Mit dieser algorithmisch bedingten Verknappung des Guts Bitcoin soll der Geldvermehrung der Zentralbanken – aber auch durch Kredite der Privatbanken – eine feste Größte entgegengesetzt werden. Optimisten gehen darum davon aus, dass der Wert einer Einheit in absehbarer Zukunft über 100.000 oder gar eine Million US-Dollar steigt.

Das funktioniert aber nur unter der Voraussetzung, dass Investoren an Bitcoin (und in analoger Weise an die inzwischen über 10.000 anderen Kryptowerte) glauben. Mit anderen Worten: Der Bitcoin-Kurs wird genau dann steigen, wenn genug Menschen mit genügend Geld glauben, dass er mehr wert ist, als er im Moment kostet.

In solchen Phasen kommt es zu neuen Allzeithochs. Es herrscht dann FOMO, Fear Of Missing Out, die Angst, die nächste Welle zum angeblichen Reichtum zu verpassen. Wer zu so einem Allzeithoch Bitcoin kauft, wird auch im Telepolis-Forum gerne mal als Idiot dargestellt. Dabei ist der Kauf dieses FOMO-Opfers Bedingung dafür, dass Andere, die früher eingestiegen sind, ihre Gewinne einheimsen können.

Dass man diejenigen, die einem die Gewinne ermöglichen, als dumme Schafe darstellt, sagt viel über die Psychologie des Handels mit Kryptowerten aus. Stellen wir uns einmal zum Vergleich vor, der Bäcker würde diejenigen, die seine Brötchen kaufen, für Idioten halten; oder die Journalistin diejenigen, die ihre Artikel lesen, für Volltrottel. Der Handel über anonyme Börsen macht aber möglich, dass sich Zocker und Abgezockter nie begegnen.

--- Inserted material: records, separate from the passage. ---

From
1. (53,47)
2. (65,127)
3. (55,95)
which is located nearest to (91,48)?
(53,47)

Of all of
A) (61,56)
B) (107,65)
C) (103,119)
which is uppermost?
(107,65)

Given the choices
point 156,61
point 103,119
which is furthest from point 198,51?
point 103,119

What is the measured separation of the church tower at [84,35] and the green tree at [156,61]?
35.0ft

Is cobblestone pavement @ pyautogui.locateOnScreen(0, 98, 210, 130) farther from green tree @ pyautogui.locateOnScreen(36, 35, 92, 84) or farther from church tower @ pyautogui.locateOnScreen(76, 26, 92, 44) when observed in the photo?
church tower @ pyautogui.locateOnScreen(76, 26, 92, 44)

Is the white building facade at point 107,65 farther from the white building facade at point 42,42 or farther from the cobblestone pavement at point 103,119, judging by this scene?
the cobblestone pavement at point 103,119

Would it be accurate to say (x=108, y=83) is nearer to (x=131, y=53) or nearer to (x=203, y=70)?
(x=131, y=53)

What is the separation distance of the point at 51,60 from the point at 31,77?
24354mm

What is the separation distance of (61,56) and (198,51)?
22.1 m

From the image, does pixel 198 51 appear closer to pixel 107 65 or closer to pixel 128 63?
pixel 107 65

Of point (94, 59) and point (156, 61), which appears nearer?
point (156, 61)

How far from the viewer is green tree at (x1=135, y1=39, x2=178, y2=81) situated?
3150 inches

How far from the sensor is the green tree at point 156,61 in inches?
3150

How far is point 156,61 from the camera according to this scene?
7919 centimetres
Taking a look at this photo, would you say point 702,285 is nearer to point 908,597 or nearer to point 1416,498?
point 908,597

Dieses Muster kann sich theoretisch unbegrenzt wiederholen. Wer mit Bitcoin spekuliert, wartet auf die nächste FOMO. Wenn sich die Erkenntnis durchsetzt, dass die Preisanstiege (Inflation) bleiben, könnte schon die nächste Welle beginnen. Doch falls sich irgendwann die meisten Menschen vom Bitcoin abkehren, wäre das Spiel ausgespielt.

Bitcoin zu ineffizient

Laut dem Wirtschaftsprofessor Eswar Prasad von der Cornell University im amerikanischen Ithaca, Bundesstaat New York, könnte es schon bald soweit sein. Der Ökonom hat sich in seinem unter anderem vom Economist und der Financial Times preisgekrönten neuen Buch "The Future of Money: How the Digital Revolution Is Transforming Currencies and Finance" mit der Zukunft des Geldes im Zeitalter der Digitalisierung auseinandergesetzt.

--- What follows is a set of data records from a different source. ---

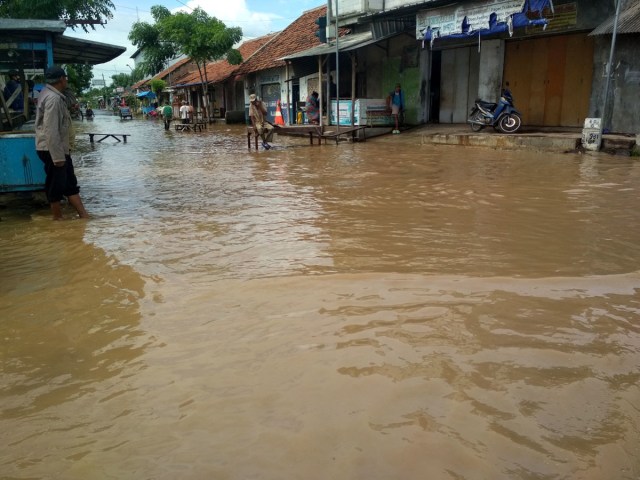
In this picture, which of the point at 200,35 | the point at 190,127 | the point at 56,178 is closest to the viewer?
the point at 56,178

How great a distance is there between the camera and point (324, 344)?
2.85 m

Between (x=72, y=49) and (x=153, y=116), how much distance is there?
124 ft

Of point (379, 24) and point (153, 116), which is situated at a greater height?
point (379, 24)

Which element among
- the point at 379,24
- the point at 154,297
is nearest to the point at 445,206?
the point at 154,297

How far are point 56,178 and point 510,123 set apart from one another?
11.0 meters

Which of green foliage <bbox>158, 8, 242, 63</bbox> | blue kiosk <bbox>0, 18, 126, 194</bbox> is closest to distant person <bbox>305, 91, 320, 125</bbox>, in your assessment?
green foliage <bbox>158, 8, 242, 63</bbox>

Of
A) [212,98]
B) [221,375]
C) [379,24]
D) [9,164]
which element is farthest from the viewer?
[212,98]

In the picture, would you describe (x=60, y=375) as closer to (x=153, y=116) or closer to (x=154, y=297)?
(x=154, y=297)

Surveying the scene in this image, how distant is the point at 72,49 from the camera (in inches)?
361

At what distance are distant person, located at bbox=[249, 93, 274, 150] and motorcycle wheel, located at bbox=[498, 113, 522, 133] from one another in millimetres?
6095

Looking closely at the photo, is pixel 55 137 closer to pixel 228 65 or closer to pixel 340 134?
pixel 340 134

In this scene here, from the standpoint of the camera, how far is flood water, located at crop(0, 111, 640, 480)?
1.99 meters

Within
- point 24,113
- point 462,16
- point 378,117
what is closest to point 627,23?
point 462,16

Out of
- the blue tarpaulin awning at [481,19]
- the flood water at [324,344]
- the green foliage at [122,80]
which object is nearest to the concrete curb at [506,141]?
the blue tarpaulin awning at [481,19]
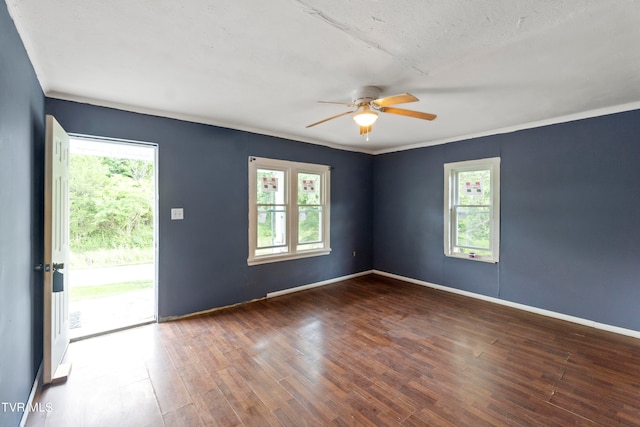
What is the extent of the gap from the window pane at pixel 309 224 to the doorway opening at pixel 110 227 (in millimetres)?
2266

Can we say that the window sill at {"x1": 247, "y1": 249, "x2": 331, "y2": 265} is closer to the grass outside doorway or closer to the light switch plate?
the light switch plate

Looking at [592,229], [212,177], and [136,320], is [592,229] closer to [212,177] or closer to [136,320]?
[212,177]

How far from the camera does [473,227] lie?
14.0 ft

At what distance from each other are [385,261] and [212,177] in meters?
3.42

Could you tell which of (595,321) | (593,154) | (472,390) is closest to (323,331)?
(472,390)

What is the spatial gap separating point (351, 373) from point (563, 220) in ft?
10.2

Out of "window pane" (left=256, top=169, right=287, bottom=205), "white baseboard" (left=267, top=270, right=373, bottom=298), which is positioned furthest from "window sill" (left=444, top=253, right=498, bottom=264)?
"window pane" (left=256, top=169, right=287, bottom=205)

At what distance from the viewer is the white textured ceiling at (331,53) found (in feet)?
5.05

Gegenüber dem Nachrichtensender CNBC hob er kürzlich die großen Nachteile des beliebten Kryptowerts hervor: Der Algorithmus zur Bestätigung der neuen Datenblöcke skaliere schlecht mit der Anzahl der Transaktionen und zerstöre zudem die Umwelt. Es gebe inzwischen zahlreiche Alternativen auf dem Kryptomarkt, die nicht so ineffizient sind.

Der Wirtschaftsprofessor lehnt die Digitalisierung von Währungen also nicht ab. Im Gegenteil hebt er die Vorteile digitaler Währungen hervor, dass dadurch bestimmte Transaktionen einfacher und billiger werden und auch mehr Menschen auf der Welt am Zahlungsverkehr teilnehmen können.

Ermöglicht werde dies durch die Blockchain-Technologie, die durch Bitcoin bekannt wurde. Damit seien auch die Zentralbanken unter Zugzwang gesetzt worden, ihre traditionellen Währungen zu digitalisieren. Auch wenn der älteste Kryptowert letztlich scheitere, könnten wir alle damit von seinem vorübergehenden Erfolg profitieren.